• What this task involves: Please retype the records below word for word, starting at the line that contains "In terms of gravitational" and continuing through the end of the records.

• Data to process:
========

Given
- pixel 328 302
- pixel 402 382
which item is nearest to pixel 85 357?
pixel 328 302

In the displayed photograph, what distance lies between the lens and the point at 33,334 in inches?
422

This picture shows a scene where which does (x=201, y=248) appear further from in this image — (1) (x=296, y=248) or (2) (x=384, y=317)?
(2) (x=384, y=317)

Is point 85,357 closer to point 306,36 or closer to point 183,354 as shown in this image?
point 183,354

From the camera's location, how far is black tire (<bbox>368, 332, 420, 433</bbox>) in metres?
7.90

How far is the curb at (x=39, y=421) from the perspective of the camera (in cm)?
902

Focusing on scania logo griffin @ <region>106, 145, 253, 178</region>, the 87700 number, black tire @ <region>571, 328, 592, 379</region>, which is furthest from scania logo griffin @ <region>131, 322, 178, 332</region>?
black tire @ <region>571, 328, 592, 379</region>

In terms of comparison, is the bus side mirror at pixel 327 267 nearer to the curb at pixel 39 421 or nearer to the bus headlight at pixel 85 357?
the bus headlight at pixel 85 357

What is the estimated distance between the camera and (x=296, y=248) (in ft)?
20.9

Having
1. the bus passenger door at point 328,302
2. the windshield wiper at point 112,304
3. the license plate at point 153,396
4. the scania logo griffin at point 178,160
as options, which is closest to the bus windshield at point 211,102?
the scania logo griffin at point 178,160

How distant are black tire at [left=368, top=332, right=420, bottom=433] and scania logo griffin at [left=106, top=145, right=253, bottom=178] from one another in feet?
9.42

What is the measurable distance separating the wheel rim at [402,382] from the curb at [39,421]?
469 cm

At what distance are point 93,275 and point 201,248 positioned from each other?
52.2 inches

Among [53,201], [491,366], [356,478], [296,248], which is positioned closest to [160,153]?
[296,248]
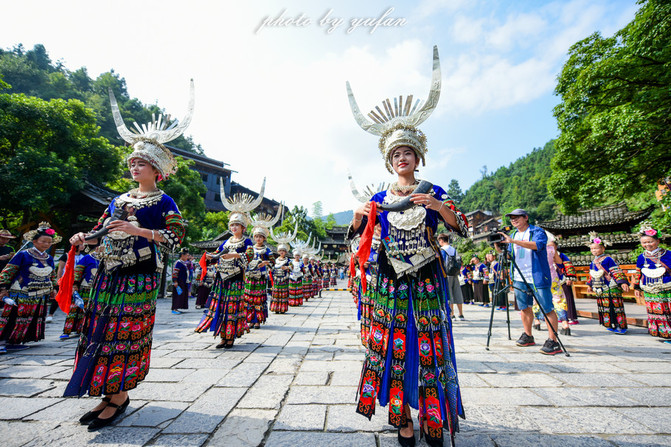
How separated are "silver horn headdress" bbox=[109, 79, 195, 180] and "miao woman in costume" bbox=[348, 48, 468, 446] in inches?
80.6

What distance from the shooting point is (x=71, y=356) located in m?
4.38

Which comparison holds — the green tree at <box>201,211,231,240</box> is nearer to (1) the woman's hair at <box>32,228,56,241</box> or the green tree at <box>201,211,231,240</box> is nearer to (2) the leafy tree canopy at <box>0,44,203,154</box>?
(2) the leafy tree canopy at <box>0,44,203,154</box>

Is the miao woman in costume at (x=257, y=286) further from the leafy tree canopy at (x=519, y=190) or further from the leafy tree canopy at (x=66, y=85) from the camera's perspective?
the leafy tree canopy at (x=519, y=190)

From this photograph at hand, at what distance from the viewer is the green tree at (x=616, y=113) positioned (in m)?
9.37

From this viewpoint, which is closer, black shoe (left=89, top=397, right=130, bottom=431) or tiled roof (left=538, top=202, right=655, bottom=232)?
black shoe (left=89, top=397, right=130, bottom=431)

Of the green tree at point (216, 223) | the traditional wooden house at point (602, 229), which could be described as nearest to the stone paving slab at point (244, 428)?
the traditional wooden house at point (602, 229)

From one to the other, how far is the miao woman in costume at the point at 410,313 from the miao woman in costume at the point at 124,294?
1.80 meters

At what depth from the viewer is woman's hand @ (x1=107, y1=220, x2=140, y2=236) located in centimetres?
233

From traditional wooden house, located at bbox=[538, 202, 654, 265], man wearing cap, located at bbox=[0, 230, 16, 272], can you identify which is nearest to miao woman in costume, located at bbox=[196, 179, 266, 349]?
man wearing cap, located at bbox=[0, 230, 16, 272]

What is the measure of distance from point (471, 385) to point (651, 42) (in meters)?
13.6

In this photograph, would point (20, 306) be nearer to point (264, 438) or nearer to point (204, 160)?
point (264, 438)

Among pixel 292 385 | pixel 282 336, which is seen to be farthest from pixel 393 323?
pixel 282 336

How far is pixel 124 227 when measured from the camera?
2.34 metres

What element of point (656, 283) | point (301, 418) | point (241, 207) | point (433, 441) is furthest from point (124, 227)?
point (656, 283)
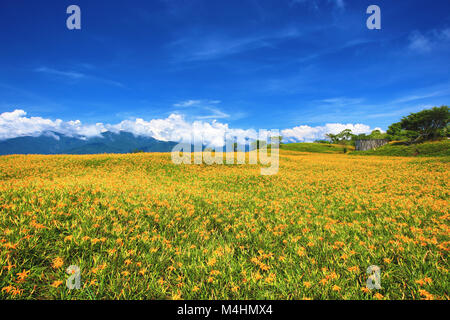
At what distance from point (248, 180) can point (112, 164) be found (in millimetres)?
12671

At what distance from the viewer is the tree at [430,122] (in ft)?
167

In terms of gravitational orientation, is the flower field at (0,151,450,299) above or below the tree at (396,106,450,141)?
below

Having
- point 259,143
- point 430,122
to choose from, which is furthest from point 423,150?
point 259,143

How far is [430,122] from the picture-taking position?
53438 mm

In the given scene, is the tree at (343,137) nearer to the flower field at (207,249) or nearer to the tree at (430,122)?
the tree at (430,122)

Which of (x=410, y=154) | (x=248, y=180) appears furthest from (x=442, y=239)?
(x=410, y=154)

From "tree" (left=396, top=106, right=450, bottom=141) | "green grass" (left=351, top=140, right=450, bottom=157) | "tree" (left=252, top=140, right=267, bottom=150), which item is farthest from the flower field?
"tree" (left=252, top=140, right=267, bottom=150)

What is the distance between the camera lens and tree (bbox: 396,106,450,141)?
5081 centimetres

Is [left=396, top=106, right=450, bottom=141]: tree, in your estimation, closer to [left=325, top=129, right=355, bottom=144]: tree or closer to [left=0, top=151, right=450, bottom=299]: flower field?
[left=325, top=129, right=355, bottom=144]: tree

========

• Response:
In terms of gravitational orientation, is the flower field at (0,151,450,299) above or below the tree at (396,106,450,141)?
below

Having
- point 259,143
- point 430,122
to choose from, which is furthest from point 423,150?
point 259,143

How far is [430,122] from the picture-taking position?
53438 mm

In the given scene, is the tree at (343,137) nearer to the flower field at (207,249) or nearer to the tree at (430,122)?
the tree at (430,122)

Which of (x=410, y=154) | (x=248, y=180) appears furthest from (x=442, y=239)?
(x=410, y=154)

From "tree" (left=396, top=106, right=450, bottom=141) | "green grass" (left=351, top=140, right=450, bottom=157) | "tree" (left=252, top=140, right=267, bottom=150), which item is farthest from the flower field?
"tree" (left=252, top=140, right=267, bottom=150)

What is the distance between the camera lens and tree (bbox: 396,106,450,141)?
5081 centimetres

Is [left=396, top=106, right=450, bottom=141]: tree, in your estimation, closer to [left=325, top=129, right=355, bottom=144]: tree or closer to [left=0, top=151, right=450, bottom=299]: flower field?
[left=325, top=129, right=355, bottom=144]: tree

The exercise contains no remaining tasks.